▸ **Text segment**:
══════════

2013-04-03 Thread Simon Jeons

Hi H.Peter,
On 04/03/2013 02:48 AM, H. Peter Anvin wrote:

On 04/02/2013 05:28 AM, Frantisek Hrbata wrote:

diff --git a/arch/x86/include/asm/io.h b/arch/x86/include/asm/io.h
index d8e8eef..39607c6 100644
--- a/arch/x86/include/asm/io.h
+++ b/arch/x86/include/asm/io.h
@@ -242,6 +242,10 @@ static inline void flush_write_buffers(void)
  #endif
  }
  
+#define ARCH_HAS_VALID_PHYS_ADDR_RANGE

+extern int valid_phys_addr_range(phys_addr_t addr, size_t count);
+extern int valid_mmap_phys_addr_range(unsigned long pfn, size_t count);
+
  #endif /* __KERNEL__ */
  
  extern void native_io_delay(void);

diff --git a/arch/x86/mm/mmap.c b/arch/x86/mm/mmap.c
index 845df68..92ec31c 100644
--- a/arch/x86/mm/mmap.c
+++ b/arch/x86/mm/mmap.c
@@ -31,6 +31,8 @@
  #include 
  #include 
  
+#include "physaddr.h"

══════════

▸ **Listed entries**:
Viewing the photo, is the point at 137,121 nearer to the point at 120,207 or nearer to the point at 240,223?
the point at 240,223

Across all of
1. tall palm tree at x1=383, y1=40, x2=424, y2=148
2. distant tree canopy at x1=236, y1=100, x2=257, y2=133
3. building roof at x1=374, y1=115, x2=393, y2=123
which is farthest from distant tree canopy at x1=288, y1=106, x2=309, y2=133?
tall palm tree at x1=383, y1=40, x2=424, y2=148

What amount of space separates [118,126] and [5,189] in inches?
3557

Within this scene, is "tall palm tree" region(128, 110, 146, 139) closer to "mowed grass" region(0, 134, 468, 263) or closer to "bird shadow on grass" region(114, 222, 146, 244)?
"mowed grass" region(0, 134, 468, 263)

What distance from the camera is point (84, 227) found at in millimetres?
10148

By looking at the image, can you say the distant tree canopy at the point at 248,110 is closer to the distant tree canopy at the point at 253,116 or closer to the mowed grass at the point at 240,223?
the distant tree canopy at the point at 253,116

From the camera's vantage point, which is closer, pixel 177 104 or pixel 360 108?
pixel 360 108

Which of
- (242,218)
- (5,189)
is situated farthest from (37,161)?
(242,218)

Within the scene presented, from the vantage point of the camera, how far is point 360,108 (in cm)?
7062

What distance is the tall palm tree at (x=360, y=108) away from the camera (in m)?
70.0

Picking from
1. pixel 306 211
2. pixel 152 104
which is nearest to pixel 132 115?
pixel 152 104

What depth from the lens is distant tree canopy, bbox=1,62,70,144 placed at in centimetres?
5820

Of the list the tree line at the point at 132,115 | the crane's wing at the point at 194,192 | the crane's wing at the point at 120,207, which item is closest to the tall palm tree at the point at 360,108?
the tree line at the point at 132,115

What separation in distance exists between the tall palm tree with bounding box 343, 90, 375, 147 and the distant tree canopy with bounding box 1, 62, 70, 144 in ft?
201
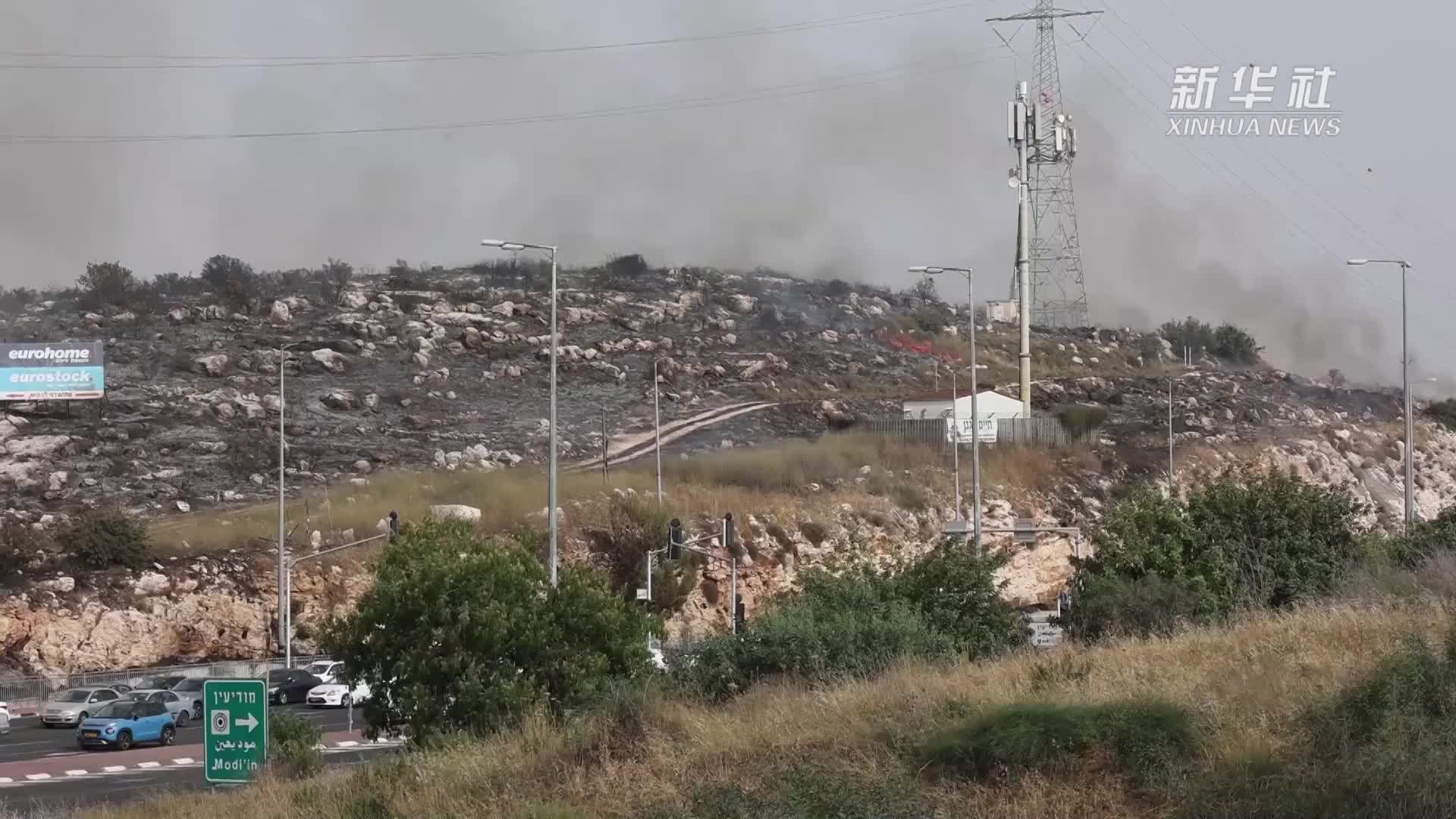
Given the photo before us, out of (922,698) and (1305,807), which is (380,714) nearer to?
(922,698)

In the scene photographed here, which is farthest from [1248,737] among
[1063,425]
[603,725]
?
[1063,425]

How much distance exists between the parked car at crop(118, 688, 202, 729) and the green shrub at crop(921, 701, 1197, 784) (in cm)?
3200

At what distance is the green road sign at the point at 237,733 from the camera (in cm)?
1719

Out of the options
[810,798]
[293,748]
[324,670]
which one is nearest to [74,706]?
[324,670]

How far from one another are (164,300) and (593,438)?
41.8m

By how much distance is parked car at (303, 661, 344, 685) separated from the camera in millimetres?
49250

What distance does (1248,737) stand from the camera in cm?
1421

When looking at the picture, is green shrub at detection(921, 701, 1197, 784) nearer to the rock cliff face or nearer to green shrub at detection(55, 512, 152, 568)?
the rock cliff face

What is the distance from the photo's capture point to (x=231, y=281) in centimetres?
11225

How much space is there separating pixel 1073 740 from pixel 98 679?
146 feet

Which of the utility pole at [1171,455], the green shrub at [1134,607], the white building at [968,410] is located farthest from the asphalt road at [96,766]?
the white building at [968,410]

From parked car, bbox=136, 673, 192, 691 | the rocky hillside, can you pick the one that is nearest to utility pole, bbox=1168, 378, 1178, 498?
the rocky hillside

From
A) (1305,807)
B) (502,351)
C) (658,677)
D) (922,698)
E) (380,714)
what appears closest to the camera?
(1305,807)

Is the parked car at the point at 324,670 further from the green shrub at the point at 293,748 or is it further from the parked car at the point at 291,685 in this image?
the green shrub at the point at 293,748
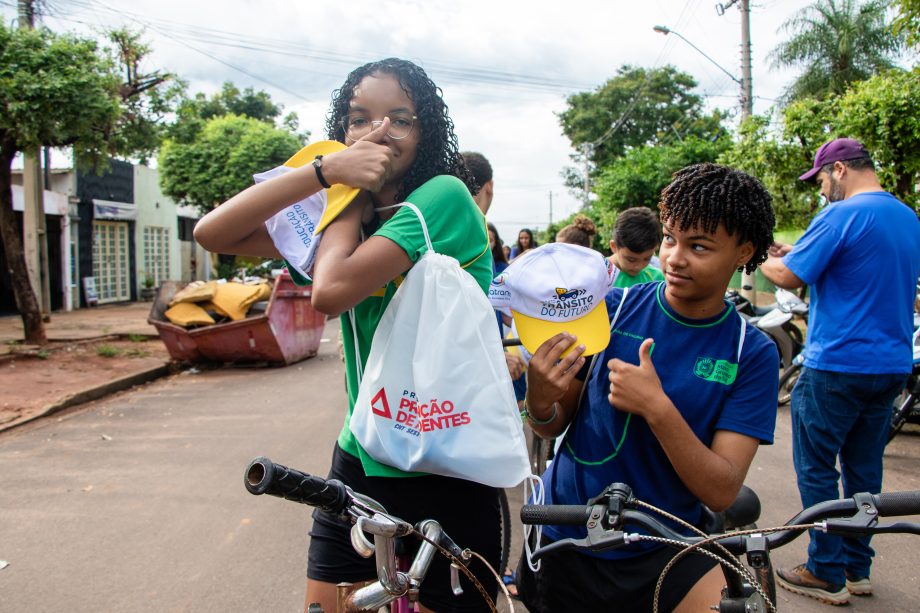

══════════

▸ **Do this**:
Please retype the part of the x86 patch email starting at "diff --git a/arch/x86/include/asm/io.h" and ending at "inline void flush_write_buffers(void)".

▸ **Result of this exercise**:
diff --git a/arch/x86/include/asm/io.h b/arch/x86/include/asm/io.h
index d8e8eef..39607c6 100644
--- a/arch/x86/include/asm/io.h
+++ b/arch/x86/include/asm/io.h
@@ -242,6 +242,10 @@ static inline void flush_write_buffers(void)